Monday, March 26, 2018

Anchor Deep


I've been quiet on here, as I let the steam room of my soul build up again to share with you beloved reader.

I started reading Max Lucado's Six Hours One Friday on Palm Sunday.

This book is one of my all time favorites that I often pick up again the week before Easter Sunday.
It's the perfect book for my soul as I remember that some 2000 years ago, "three spikes and a wooden beam gave hope to humanity."

This time, while reading I was struck by the simplicity of the beginning of this book where a young Max describes a storm in Florida that he and some friends tried desperately to save his boat from a hurricane headed their way.  Their attempts would have been futile had it not been for the advice from an older sailor who told them not to tie the boat to land, or trees, or themselves(LOL)! He warned that these things would surely blow away, but instead to "ANCHOR DEEP" for this would be their only hope to save the tiny boat.

It made me remember with profound gratitude the Anchor I have had for some 30 years now. 

With gratitude and pen and paper....

I wrote this in my journal;

Remembering 30 years ago when for the first time YOU became real to me. 
You took on flesh and bone as the shape of A SAVIOR became MY SAVIOR. 
I was SO young I didn't even know then what exactly I was being saved from, but I know now. 
The heartache and despair that would've otherwise been my life is now my song of praise.

As I myself in seasons of doubt have turned to vices and idols that brought temporary comfort,
I now know beyond a shadow of a doubt YOU and YOU alone, are where I anchor deep.
And even as I have seen others be taken out by the weeds of this world, still I look to YOU for the hope of a new day.

This story also reminded me of one of my grandmothers favorite children's songs;

Row row row your boat
gently down the stream
Merrily merrily merrily 
Life is BUT a dream

There isn't a storm of catastrophe headed my way, but rather of change.
Good and healthy changes are headed my way.
Still, big changes for this sentimental heart, whether good or bad are hard for me.
As I prepare to head into a very busy season of getting our second daughter Chloe graduated, I'm grateful for the reminder to Anchor Deep in the source of my hope and peace. 

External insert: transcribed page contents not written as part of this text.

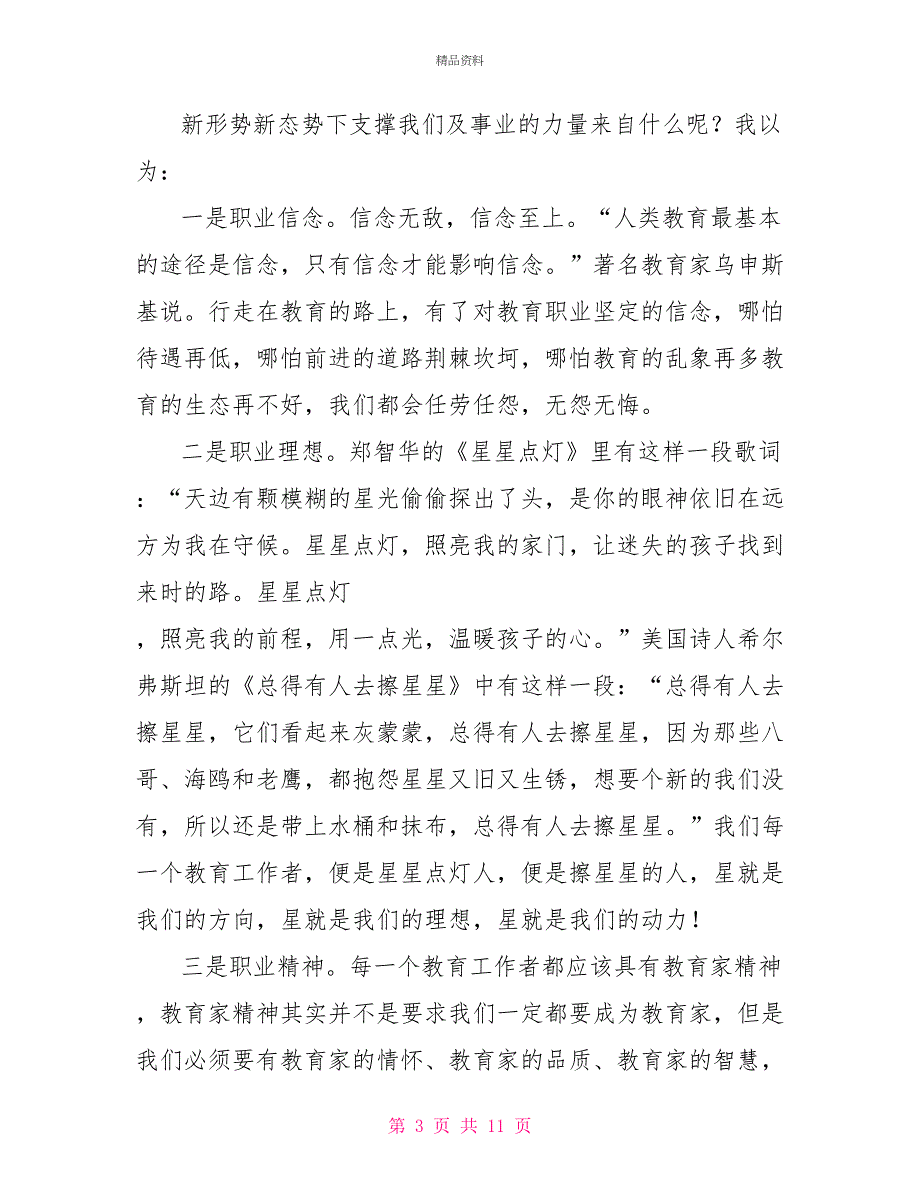 精品资料

新形势新态势下支撑我们及事业的力量来自什么呢？我以为：

一是职业信念。信念无敌，信念至上。“人类教育最基本的途径是信念，只有信念才能影响信念。”著名教育家乌申斯基说。行走在教育的路上，有了对教育职业坚定的信念，哪怕待遇再低，哪怕前进的道路荆棘坎坷，哪怕教育的乱象再多教育的生态再不好，我们都会任劳任怨，无怨无悔。

二是职业理想。郑智华的《星星点灯》里有这样一段歌词：“天边有颗模糊的星光偷偷探出了头，是你的眼神依旧在远方为我在守候。星星点灯，照亮我的家门，让迷失的孩子找到来时的路。星星点灯

，照亮我的前程，用一点光，温暖孩子的心。”美国诗人希尔弗斯坦的《总得有人去擦星星》中有这样一段：“总得有人去擦星星，它们看起来灰蒙蒙，总得有人去擦星星，因为那些八哥、海鸥和老鹰，都抱怨星星又旧又生锈，想要个新的我们没有，所以还是带上水桶和抹布，总得有人去擦星星。”我们每一个教育工作者，便是星星点灯人，便是擦星星的人，星就是我们的方向，星就是我们的理想，星就是我们的动力！

三是职业精神。每一个教育工作者都应该具有教育家精神，教育家精神其实并不是要求我们一定都要成为教育家，但是我们必须要有教育家的情怀、教育家的品质、教育家的智慧，

第 3 页 共 11 页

Chloe will turn 18, on May 16th, and her older sister Emma will turn 20 on May 28th. 
Chloe flies out this week to visit her sister Emma who now lives back in Seattle, and so our family of 6 will only be 4 on Easter Sunday. 
For the first time in all these years we won't be together on this day that is very much about faith and family. 
I'm reminded once again, that as our family grows; healthy, strong, and independent of us, that despite the fact that our landscape will change our Anchor will hold us tightly together for all eternity. 


Oh beloved reader, how grateful I am for reminders of hope and encouragement as the seasons of life change. 
My sentimental heart needed these reminders this week, and maybe if your reading this yours might need the reminder too.